Unlike P. falciparum, P. vivax rarely causes severe disease in healthy travelers and is a less deadly parasite.21 Factors that may contribute to the lower virulence are that P. vivax only infects reticulocytes and the absence of the cytoadhesion protein family responsible for sequestration in P. falciparum infections.21,22 These differences limit the blood-stage parasite burden and spectrum of cytoadhesion-based complications. Another distinction is that P. vivax has dormant liver hypnozoite stages, which can reactivate and lead to blood-stage relapses. Relapses contribute to vivax morbidity, but the mechanisms leading to severe vivax disease remain to be elucidated.

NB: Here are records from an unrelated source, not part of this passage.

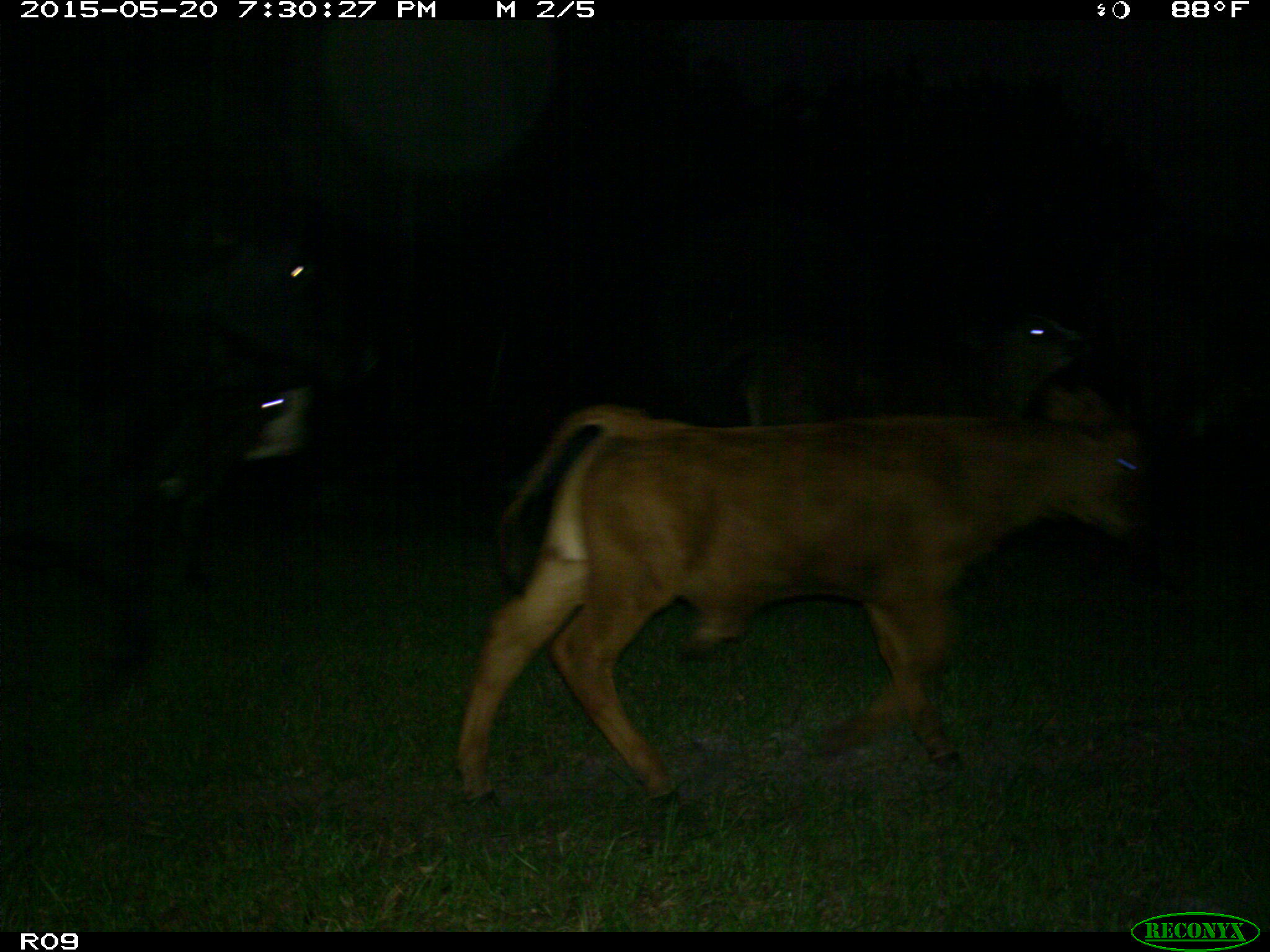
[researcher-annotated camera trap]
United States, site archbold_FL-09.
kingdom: Animalia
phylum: Chordata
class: Mammalia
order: Artiodactyla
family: Bovidae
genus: Bos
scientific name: Bos taurus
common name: domestic cow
Bos taurus (domestic cow).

This review covers recent findings on the pathological pathways in pediatric and adult CM, as well as severe malaria cases in low-transmission settings in South America and India because of P. vivax infections, highlighting progress and outstanding questions in severe malaria pathophysiology in the context of the pathogenesis research activities within the International Centers of Excellence for Malaria Research (ICEMR) program.
Severe Falciparum Malaria in Children and Adults
The clinical presentations of severe falciparum malaria differ between children and adults.5 In particular, adults have a higher mortality rate and more multiorgan system involvement than children. A recent large multicenter comparison of artesunate versus quinine in the treatment of severe malaria in adults and children reported adult and pediatric mortality rates of 18.5%23 and 9.7%, respectively.24 The major organs affected in adult severe malaria are brain (CM), lungs (acute respiratory distress syndrome [ARDS]), liver (jaundice), and kidneys (acute renal failure) (Figure 1). Although the overall mortality of adult CM is about 15–20%, the risk of death depends on associated vital organ dysfunction and is increased 3-fold in the presence of acidosis and renal failure.25 In children, the three major disease complications are CM, severe anemia, and acidosis, but ARDS and renal failure are rare (Figure 1).26 Although the three disease syndromes can occur singly or as overlapping syndromes, severe malaria anemia commonly affects younger children, and CM and metabolic acidosis are more commonly found in slightly older children.27 CM and metabolic acidosis are each associated with high mortality rates in children (12% and 14%, respectively), and the presence of both increases the risk of death.28 The severity of disease may be exacerbated by both higher parasite burdens and the tissue-specific patterns of IE sequestration. Thus, there is significant research effort to understand factors that contribute to parasite blood-stage multiplication potential and cerebral homing of IEs.